O retorno do ídolo, no entanto, contrasta com o clima tenso nos bastidores do clube. A torcida organizada continua a pressionar pela saída do executivo de futebol, Rui Costa, e agora também mira suas críticas ao gerente Rafinha, apontado como um dos articuladores da demissão do técnico Hernán Crespo.
Diante desse cenário, o presidente Harry Massis se reuniu com seus pares e fez um apelo por "paz" para que Roger Machado e Rui Costa possam trabalhar. A mensagem, no entanto, parece não ter encontrado eco entre os torcedores, que seguem desconfiados e insatisfeitos com a gestão. A análise aponta para uma diretoria que não consegue blindar seu treinador, deixando-o exposto e sobrecarregado com uma pressão que vai além dos resultados em campo.
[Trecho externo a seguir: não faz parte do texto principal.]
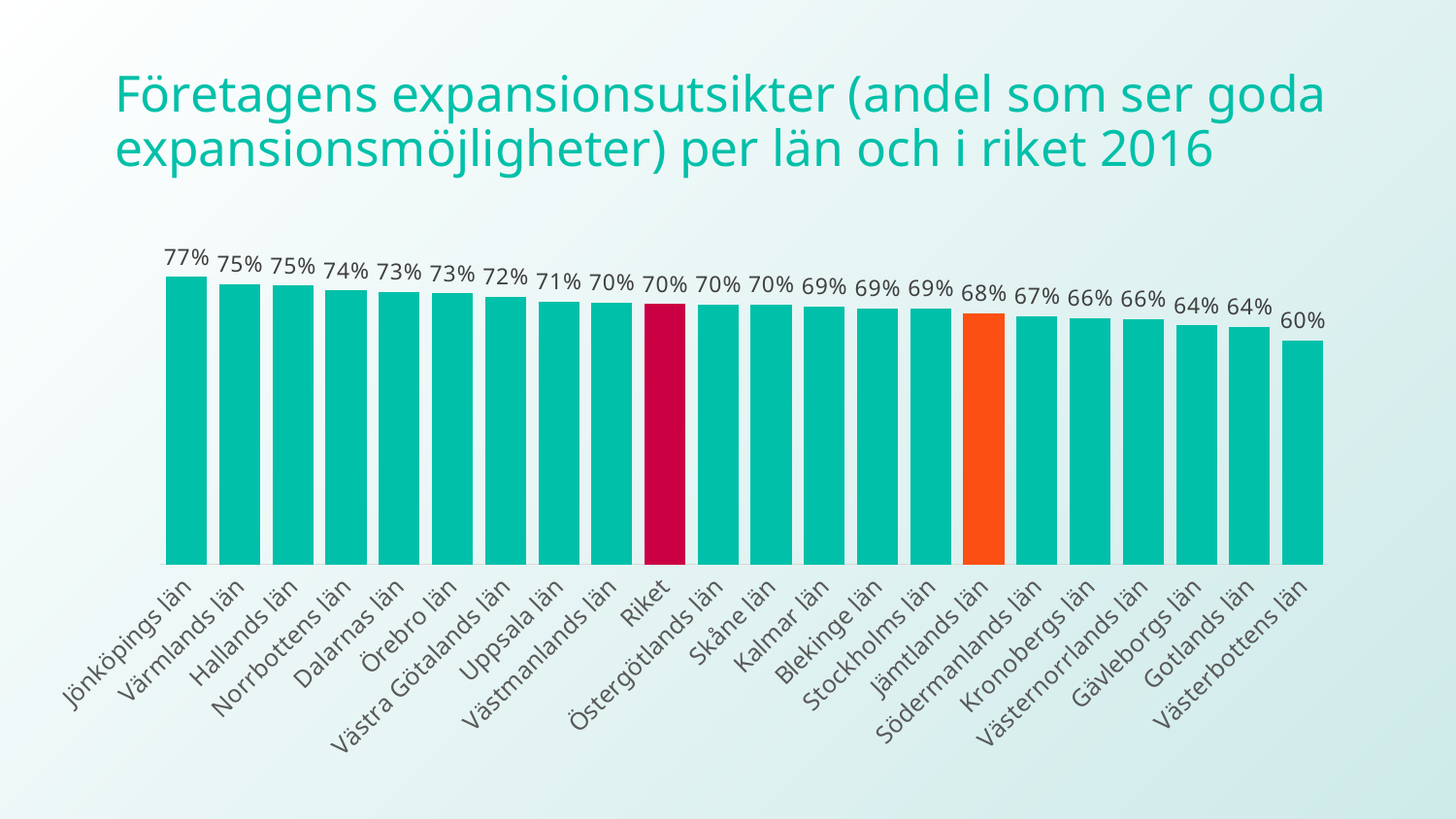
Which category is shown with an orange bar? Jämtlands län Which category has the lowest value? Västerbottens län What kind of chart is shown on the slide? Bar chart What is the value for Västerbottens län? 60% How many categories are shown in the chart? 22 What is the difference between the values for Riket and Jämtlands län? 2% Which category has the highest value? Jönköpings län Which is larger, the value for Norrbottens län or the value for Gotlands län? Norrbottens län What is the value for Riket? 70% What is the difference between the values for Jönköpings län and Västerbottens län? 17% What is the value for Jämtlands län? 68% What is the value for Jönköpings län? 77%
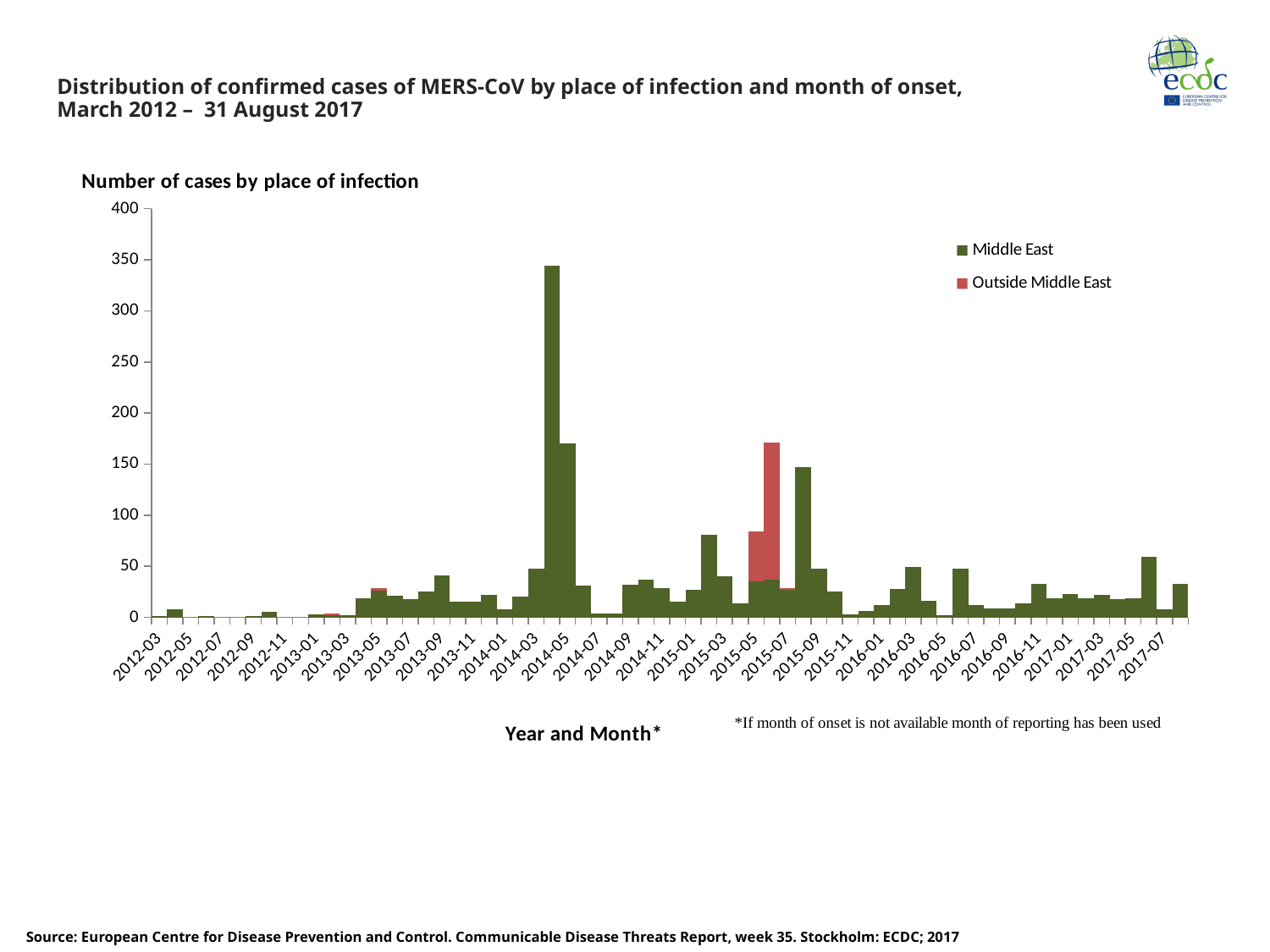
Is the value for 2017-07 greater or less than 50? less Which series has the tallest single bar in the chart, Middle East or Outside Middle East? Middle East Which colour represents the Outside Middle East series? red What kind of chart is shown on the slide? bar chart What is the highest value shown on the vertical axis? 400 How many series does the legend list? 2 Is the tallest bar in the chart greater or less than 300? greater Is the value for 2012-03 greater or less than 50? less What are the two series named in the legend? Middle East and Outside Middle East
A situação do São Paulo é um reflexo de uma crise de gestão onde as figuras de poder, como o presidente Harry Massis — um empresário de sucesso, mas com pouca vivência no futebol —, parecem perdidas. Enquanto a assessoria é criticada por uma postura "covarde" ao não dar respaldo público ao técnico, a instabilidade política continua a ser o principal obstáculo para a tranquilidade e o bom desempenho da equipe.